Thread about ES6 on reddit
pyalot at gmail.com
Tue Aug 12 00:32:19 PDT 2014
I'd like to point out a example where using different sources (from older
and newer versions of a language) inside one runtime environment is used
Each OpenGL version comes with a new version of the GLSL language, which
may break things. On top of my head this was the case in:
- varying -> in/out
- gl_FragColor -> gl_FragData[n]
- removal of builtins (such as gl_ModelView)
The first version of GLSL for a platform does not require marking up with a
version (as in OpenGL 2.0, OpenGL ES 2.0). Subsequent versions required the
version directive "#version XXX" on top of the source file, if they wanted
to use later iterations of GLSL.
The advantage of that was that all engines/libraries/snippets you might've
used keep working, even as you start using the newer version and gradually
fade out support/development/dependencies for older versions.

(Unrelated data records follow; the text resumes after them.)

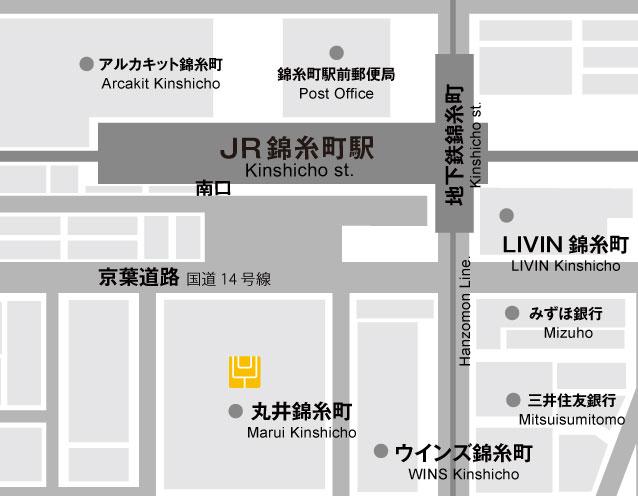 丸井錦糸町スタジオ(錦糸町駅)
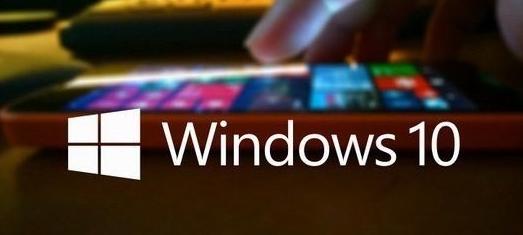 Windows 10正式版官方原版镜像下载地址!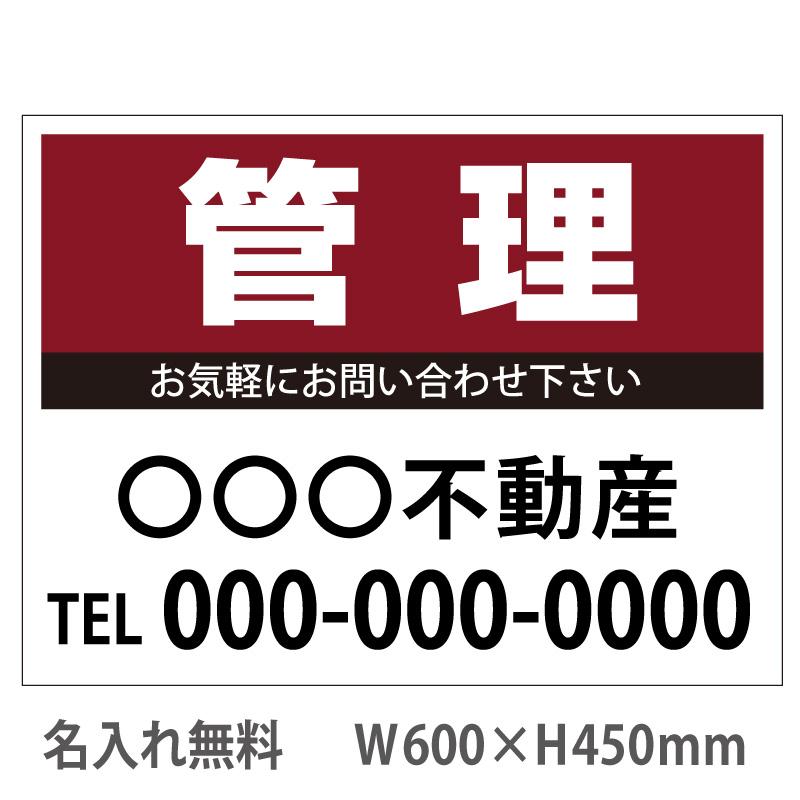 【名入れ無料】看板「管理」エンジ 600×450mm(不動産看板,管理看板,募集看板,プレート看板)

On Tue, Aug 12, 2014 at 2:05 AM, Brendan Eich <brendan at mozilla.org> wrote:
> Andrea Giammarchi wrote:
>> I read that and still not convinced this is good for the web or
> Well, forget me. What did you think of Florian's argument citing Python 3
> vs. 2 uptake problems? I see Perl 6 (full of great ideas that required a
> compat break) vs. 5 in the same light. Evolution is hard to beat.